Janmashtami is more than just for the devout — they are important social occasions where communities congregate and take part in traditions handed down over the years.

Double standards
Janmashtami, like many other religious festivals, is more than just for the devout —they are important social occasions where communities congregate and take part in traditions handed down over the years. For some time now, both big money and political patronage have played major roles. The fact that Ukranian belly dancers were part of a Janmashtami celebration in Bandra, organised by a Nationalist Congress Party worker, has created a stir in political and social circles. 

It can fairly be said that belly dancers at a religious function is an avoidable vulgarisation. Some vulgarisation has become par for the course, as orthodox religious tradition had mingled with local interpretations. Film music for instance is now a regular at most Hindu religious public celebrations — but even so, there is a world of difference between devotional lyrics being set to a popular tune and belly dancers performing to mark a religious occasion.

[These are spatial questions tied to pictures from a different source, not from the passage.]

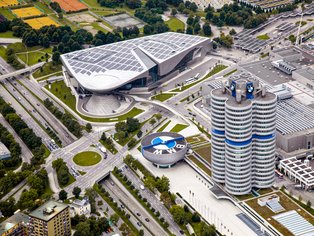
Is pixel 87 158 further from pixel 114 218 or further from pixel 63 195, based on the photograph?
pixel 114 218

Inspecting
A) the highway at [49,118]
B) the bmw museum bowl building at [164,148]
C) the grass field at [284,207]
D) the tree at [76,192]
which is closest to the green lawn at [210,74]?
the bmw museum bowl building at [164,148]

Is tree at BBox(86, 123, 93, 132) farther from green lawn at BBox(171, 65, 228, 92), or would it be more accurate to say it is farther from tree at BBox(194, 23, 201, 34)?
tree at BBox(194, 23, 201, 34)

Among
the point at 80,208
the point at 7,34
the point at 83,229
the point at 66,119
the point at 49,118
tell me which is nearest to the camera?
the point at 83,229

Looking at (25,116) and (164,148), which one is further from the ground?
(164,148)

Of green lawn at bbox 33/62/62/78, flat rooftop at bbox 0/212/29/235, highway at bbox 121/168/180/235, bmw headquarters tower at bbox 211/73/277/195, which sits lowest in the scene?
green lawn at bbox 33/62/62/78

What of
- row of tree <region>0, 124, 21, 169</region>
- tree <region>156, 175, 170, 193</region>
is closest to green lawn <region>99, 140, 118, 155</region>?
row of tree <region>0, 124, 21, 169</region>

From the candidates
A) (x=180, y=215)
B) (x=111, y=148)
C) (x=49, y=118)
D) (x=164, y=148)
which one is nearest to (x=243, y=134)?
(x=180, y=215)

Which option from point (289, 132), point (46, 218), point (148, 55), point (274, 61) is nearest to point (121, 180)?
point (46, 218)
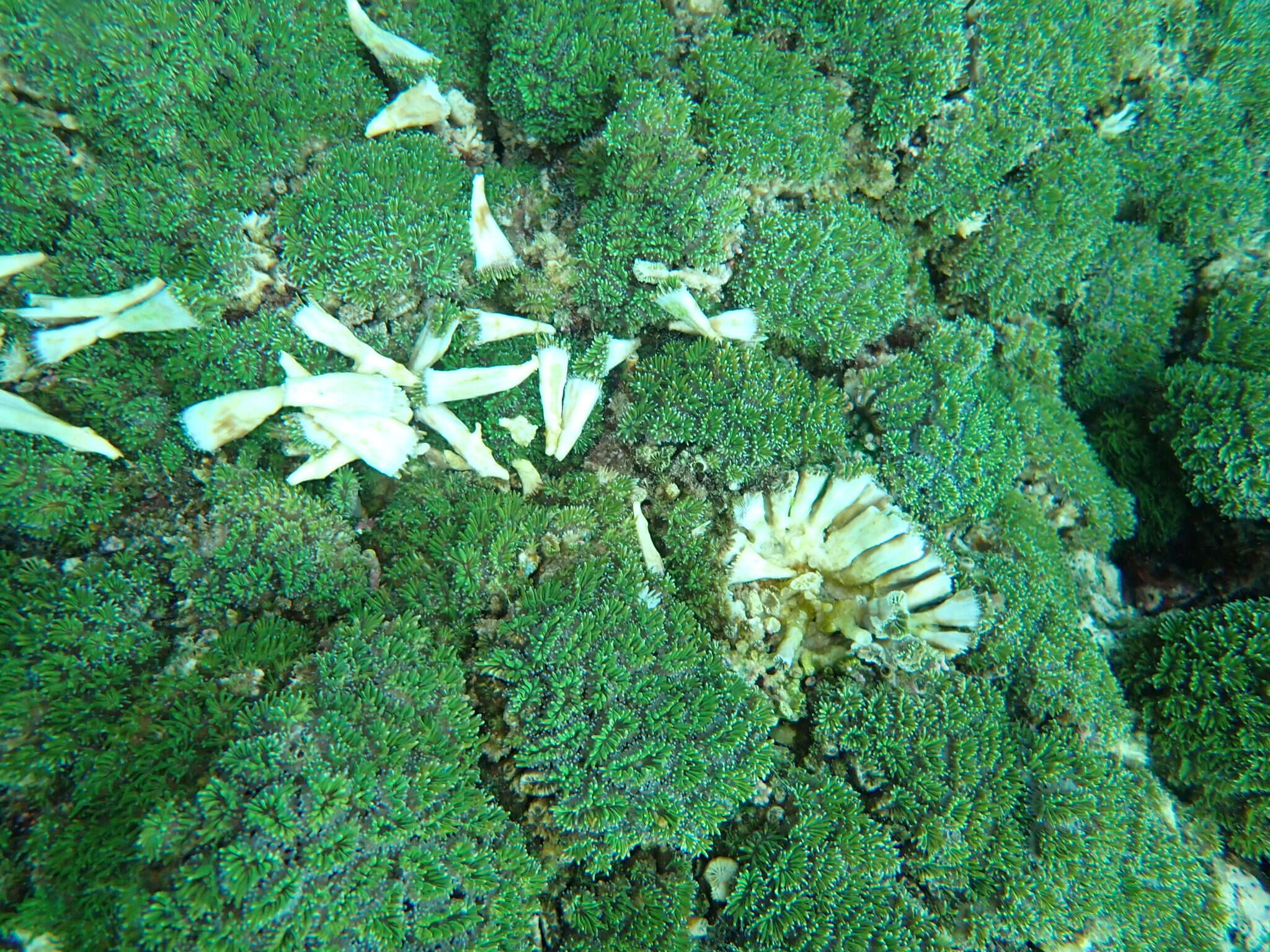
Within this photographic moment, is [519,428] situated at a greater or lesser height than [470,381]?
lesser

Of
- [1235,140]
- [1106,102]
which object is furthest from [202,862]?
[1235,140]

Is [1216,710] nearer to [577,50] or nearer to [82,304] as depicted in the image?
[577,50]

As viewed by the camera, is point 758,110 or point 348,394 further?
point 758,110

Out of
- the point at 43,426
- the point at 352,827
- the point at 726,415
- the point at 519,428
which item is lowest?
the point at 352,827

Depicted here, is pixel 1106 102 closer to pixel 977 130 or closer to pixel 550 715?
pixel 977 130

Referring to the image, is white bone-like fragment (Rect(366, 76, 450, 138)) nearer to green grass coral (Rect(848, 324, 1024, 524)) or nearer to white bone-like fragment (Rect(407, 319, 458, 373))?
white bone-like fragment (Rect(407, 319, 458, 373))

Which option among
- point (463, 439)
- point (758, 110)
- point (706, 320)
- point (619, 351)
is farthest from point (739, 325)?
point (463, 439)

But it is the presence of ministers and officers of the Nationalist Congress Party that makes this belly-dancing performance take a bizarre turn. The organisers of the event may have felt that they were providing interesting and appropriate entertainment to attendees and their special guests, who included state ministers Chhagan Bhujbal and Jayant Patil. But this is the party whose senior member, the deputy chief minister of Maharashtra, RR Patil was at the forefront of the entire moral policing movement to rid the city of such “evils” as bar dancers. During the recent cricket matches in the Twenty20 format, cheerleaders were frowned upon by leaders of the NCP, and in Mumbai, these fairly innocuous dancers were forced to “cover up” in India’s most cosmopolitan city, although they retained their original costumes in other, less cosmopolitan parts of India.

The belly dancers now create a piquant situation for Mumbai’s politicians. It appears that various parts of the same political party do not see eye to eye. To some, dancing girls are an eyesore. To others, they are good enough to be part of a religious ceremony. What stand will RR Patil take now — will he pull up the organisers, banish the girls or ask questions of his fellow partymen? To say the party in question is embarrassed is putting it mildly.

We do not stand for moral policing. This embarrassment should make the politicians squirm and ask themselves some questions. How can they behave like moral nursemaids at some times and break the rules of religious sanctity so flagrantly at others? And, following from that, are we still to be held ransom to the moral outrage of a couple of politicians when their own senior colleagues break the rules with impunity?